Di saat yang sama, pemerintah Iran mengancam akan menyerang pangkalan militer AS jika Presiden Donald Trump merealisasikan ancamannya untuk melakukan intervensi guna membela para demonstran.
Melansir Reuters, Kelompok HAM yang berbasis di Amerika Serikat, HRANA, melaporkan telah memverifikasi kematian 490 pengunjuk rasa dan 48 personel keamanan. Selain itu, lebih dari 10.600 orang dilaporkan ditangkap.
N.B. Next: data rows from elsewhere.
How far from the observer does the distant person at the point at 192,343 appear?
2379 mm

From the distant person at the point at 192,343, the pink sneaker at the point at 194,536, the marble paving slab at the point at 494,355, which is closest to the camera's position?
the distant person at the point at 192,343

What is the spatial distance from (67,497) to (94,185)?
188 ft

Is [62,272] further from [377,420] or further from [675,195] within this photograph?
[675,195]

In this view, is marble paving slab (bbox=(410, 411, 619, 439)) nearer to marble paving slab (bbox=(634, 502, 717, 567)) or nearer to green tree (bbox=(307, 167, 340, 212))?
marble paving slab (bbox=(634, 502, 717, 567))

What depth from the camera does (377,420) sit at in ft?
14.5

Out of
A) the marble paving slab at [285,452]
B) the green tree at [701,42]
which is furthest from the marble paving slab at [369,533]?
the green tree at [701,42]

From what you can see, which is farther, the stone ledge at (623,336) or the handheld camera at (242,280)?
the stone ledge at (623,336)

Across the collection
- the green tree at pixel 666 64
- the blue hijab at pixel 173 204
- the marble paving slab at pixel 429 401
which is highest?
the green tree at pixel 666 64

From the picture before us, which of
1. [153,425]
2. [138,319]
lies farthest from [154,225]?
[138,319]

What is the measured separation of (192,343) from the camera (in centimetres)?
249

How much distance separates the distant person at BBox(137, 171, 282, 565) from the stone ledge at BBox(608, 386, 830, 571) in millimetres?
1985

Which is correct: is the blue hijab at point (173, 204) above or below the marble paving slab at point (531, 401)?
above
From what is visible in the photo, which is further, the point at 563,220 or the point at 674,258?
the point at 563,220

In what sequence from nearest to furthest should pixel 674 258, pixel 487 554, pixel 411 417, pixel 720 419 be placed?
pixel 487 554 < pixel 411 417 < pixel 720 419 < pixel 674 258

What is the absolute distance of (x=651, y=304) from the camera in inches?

Namun, Reuters menyebutkan belum dapat memverifikasi secara independen.
Ketua Parlemen Iran Mohammad Baqer Qalibaf, memperingatkan AS agar tidak melakukan “salah perhitungan”. Dalam pidatonya di parlemen pada Minggu, Qalibaf menegaskan bahwa Iran akan merespons keras jika terjadi serangan terhadap negaranya.
“Jika terjadi serangan terhadap Iran, wilayah pendudukan (Israel) serta seluruh pangkalan dan kapal AS akan menjadi target sah kami,” kata Qalibaf, yang juga merupakan mantan komandan elit Garda Revolusi Iran.
Kerusuhan di Iran bermula pada 28 Desember 2025 akibat lonjakan harga-harga, sebelum berkembang menjadi aksi penentangan terhadap rezim ulama yang berkuasa sejak Revolusi Islam 1979. Otoritas Iran menuding AS dan Israel berada di balik aksi tersebut.
Kepala Kepolisian Iran, Ahmad-Reza Radan, menyatakan aparat keamanan telah meningkatkan tindakan untuk menghadapi para perusuh. Arus informasi dari Iran juga terbatas setelah pemerintah memutus akses internet sejak Kamis.
Rekaman video yang beredar di media sosial menunjukkan aksi massa besar di Teheran pada malam hari, dengan demonstran meneriakkan yel-yel protes. Sementara itu, di Mashhad, terlihat kebakaran di sejumlah ruas jalan, puing-puing berserakan, serta terdengar suara ledakan.
Di sisi lain, televisi pemerintah Iran menayangkan gambar puluhan kantong jenazah di kantor koroner Teheran. Pemerintah menyebut korban tewas merupakan akibat dari aksi “teroris bersenjata”.